Page MenuHomePhabricator

EventBus - Add central user id to MediaWiki events
Closed, ResolvedPublic

Description

This will allow us to associate users across wikis in events.

Minimum requirement is to add this to mediawiki.page_change.v1 event stream, but we may want to add it elsewhere too.
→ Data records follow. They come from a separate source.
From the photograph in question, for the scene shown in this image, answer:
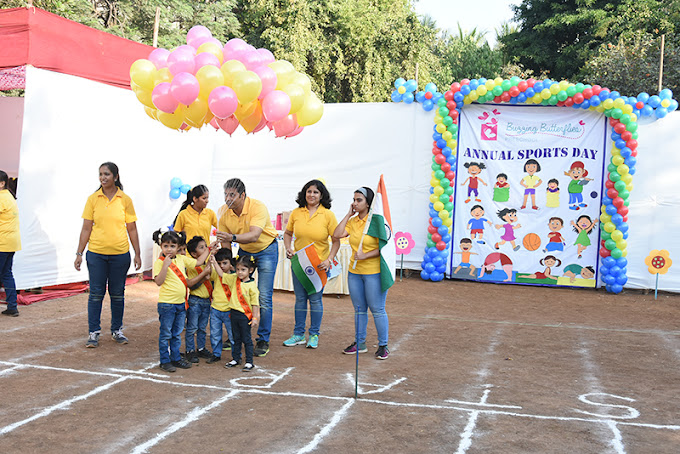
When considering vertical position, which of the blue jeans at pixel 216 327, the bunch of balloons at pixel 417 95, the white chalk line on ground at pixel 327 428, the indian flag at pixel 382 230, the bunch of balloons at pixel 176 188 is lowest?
the white chalk line on ground at pixel 327 428

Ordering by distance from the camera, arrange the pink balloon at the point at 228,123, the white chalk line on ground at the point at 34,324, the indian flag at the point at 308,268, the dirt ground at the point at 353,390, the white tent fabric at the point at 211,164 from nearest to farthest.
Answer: the dirt ground at the point at 353,390
the indian flag at the point at 308,268
the white chalk line on ground at the point at 34,324
the pink balloon at the point at 228,123
the white tent fabric at the point at 211,164

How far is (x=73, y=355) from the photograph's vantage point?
6.36m

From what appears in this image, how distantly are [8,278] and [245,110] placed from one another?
340 centimetres

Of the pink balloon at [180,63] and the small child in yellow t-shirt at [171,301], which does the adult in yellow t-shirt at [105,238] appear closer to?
the small child in yellow t-shirt at [171,301]

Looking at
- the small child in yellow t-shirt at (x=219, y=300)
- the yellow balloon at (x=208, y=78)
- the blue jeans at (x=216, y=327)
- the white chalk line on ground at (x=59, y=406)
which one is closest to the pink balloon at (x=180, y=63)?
the yellow balloon at (x=208, y=78)

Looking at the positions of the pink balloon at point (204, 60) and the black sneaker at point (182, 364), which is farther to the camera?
the pink balloon at point (204, 60)

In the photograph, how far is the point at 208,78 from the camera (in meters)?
7.71

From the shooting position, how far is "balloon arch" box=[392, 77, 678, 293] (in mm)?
11367

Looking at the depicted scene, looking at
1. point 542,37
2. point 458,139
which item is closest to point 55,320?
point 458,139

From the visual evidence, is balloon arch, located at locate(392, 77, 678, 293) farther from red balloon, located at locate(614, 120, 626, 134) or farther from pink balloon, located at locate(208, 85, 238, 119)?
pink balloon, located at locate(208, 85, 238, 119)

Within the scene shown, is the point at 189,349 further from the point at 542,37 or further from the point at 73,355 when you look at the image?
the point at 542,37

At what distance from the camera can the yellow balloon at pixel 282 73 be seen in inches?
327

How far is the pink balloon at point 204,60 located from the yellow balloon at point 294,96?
884mm

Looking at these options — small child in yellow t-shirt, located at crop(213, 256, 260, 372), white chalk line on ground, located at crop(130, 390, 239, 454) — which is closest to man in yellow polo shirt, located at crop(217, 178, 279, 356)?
small child in yellow t-shirt, located at crop(213, 256, 260, 372)
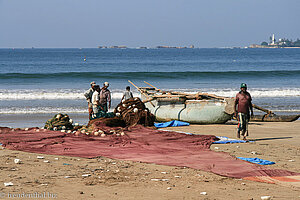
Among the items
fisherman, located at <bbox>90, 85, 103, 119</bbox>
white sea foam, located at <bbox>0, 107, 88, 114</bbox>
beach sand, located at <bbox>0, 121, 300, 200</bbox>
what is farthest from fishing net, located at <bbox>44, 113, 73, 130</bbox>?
white sea foam, located at <bbox>0, 107, 88, 114</bbox>

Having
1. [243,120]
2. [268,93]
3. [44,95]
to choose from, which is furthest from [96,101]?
[268,93]

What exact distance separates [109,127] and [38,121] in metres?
4.91

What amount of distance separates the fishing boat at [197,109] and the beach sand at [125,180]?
4.98 metres

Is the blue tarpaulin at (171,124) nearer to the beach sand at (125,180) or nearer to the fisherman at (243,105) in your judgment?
the fisherman at (243,105)

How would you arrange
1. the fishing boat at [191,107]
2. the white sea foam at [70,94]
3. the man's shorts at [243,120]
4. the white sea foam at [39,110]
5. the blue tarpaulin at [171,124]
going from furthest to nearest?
the white sea foam at [70,94] < the white sea foam at [39,110] < the fishing boat at [191,107] < the blue tarpaulin at [171,124] < the man's shorts at [243,120]

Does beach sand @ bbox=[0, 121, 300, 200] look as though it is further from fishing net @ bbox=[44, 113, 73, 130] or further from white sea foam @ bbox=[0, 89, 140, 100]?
white sea foam @ bbox=[0, 89, 140, 100]

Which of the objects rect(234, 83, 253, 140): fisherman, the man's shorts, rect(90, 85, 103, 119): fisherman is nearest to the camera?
rect(234, 83, 253, 140): fisherman

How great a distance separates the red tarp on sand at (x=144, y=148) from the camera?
325 inches

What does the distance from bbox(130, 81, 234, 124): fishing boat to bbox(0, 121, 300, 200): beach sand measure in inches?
195

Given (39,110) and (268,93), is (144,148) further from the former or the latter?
(268,93)

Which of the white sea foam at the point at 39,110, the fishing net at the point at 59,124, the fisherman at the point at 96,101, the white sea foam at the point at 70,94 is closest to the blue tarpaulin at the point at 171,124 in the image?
the fisherman at the point at 96,101

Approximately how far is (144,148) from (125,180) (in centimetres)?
285

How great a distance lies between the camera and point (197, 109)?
1550cm

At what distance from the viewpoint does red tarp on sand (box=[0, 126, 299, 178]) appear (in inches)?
325
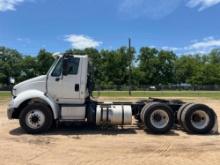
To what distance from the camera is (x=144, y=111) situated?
12312mm

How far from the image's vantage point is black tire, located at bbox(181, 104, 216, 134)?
1223 centimetres

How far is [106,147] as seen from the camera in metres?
9.76

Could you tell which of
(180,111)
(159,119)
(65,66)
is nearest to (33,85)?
(65,66)

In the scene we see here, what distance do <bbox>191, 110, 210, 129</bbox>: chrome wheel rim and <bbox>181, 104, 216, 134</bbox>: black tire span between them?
50mm

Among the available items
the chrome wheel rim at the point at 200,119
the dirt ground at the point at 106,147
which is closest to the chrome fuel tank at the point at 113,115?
the dirt ground at the point at 106,147

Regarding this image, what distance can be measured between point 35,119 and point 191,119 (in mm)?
5432

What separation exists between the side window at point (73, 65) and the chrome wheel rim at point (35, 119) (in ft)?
5.79

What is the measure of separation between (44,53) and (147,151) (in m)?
82.2

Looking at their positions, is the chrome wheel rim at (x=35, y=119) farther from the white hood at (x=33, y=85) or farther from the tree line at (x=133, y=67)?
the tree line at (x=133, y=67)

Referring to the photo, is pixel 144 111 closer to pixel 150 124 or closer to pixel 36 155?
pixel 150 124

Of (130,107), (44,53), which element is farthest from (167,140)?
(44,53)

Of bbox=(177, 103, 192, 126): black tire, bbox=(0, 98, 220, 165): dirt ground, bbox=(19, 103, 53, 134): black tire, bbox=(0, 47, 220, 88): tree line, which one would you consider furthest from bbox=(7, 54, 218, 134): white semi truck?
bbox=(0, 47, 220, 88): tree line

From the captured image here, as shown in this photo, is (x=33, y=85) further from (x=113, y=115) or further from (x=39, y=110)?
(x=113, y=115)

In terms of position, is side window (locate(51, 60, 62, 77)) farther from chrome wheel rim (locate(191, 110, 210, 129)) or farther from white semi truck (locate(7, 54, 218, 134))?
chrome wheel rim (locate(191, 110, 210, 129))
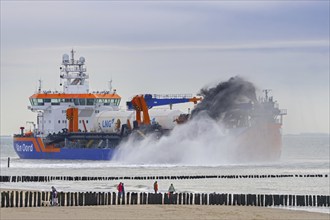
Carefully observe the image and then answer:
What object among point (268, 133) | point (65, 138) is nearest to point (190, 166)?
point (268, 133)

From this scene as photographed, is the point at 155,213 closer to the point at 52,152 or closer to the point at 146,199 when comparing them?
the point at 146,199

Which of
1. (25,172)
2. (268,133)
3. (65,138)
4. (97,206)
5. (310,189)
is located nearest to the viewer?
(97,206)

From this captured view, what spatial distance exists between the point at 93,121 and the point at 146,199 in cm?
6056

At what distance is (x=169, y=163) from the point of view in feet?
295

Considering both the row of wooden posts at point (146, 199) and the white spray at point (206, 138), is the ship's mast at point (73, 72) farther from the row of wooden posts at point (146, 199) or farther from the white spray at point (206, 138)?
the row of wooden posts at point (146, 199)

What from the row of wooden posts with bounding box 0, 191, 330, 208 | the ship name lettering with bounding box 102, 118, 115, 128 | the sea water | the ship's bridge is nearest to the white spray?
the sea water

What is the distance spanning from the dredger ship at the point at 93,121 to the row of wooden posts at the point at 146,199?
43595 mm

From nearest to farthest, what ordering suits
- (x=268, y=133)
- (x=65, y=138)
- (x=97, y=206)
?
(x=97, y=206) → (x=268, y=133) → (x=65, y=138)

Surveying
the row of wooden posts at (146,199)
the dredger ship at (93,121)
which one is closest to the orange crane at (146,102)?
the dredger ship at (93,121)

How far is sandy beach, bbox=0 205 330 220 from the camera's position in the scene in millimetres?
36625

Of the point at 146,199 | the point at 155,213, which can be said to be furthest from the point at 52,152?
the point at 155,213

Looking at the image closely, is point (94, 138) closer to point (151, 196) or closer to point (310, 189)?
point (310, 189)

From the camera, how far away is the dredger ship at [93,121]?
93188mm

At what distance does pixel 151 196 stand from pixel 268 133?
51.9 metres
This will allow us to calculate daily global editor metrics for T403660.

Event Timeline

Ottomata renamed this task from EventBus - Add CentralAuth global user id to MediaWiki events to EventBus - Add CentralAuth central user id to MediaWiki events.Sep 4 2025, 4:47 PM

Change #1184889 had a related patch set uploaded (by Ottomata; author: Ottomata):

[mediawiki/extensions/EventBus@master] Lookup and add a user_central_id on serialized users

https://gerrit.wikimedia.org/r/1184889

Ottomata renamed this task from EventBus - Add CentralAuth central user id to MediaWiki events to EventBus - Add central user id to MediaWiki events.Sep 4 2025, 5:45 PM
Ottomata triaged this task as High priority.

@mforns patches ready for review if you are willing! :)

cc @tchin as well.

I waffled between user_central_id and central_user_id, but chose user_central_id because https://wikitech.wikimedia.org/wiki/User:Ottomata/Organized_Code#Nouns_before_adjectives

Please comment if there are other preferences.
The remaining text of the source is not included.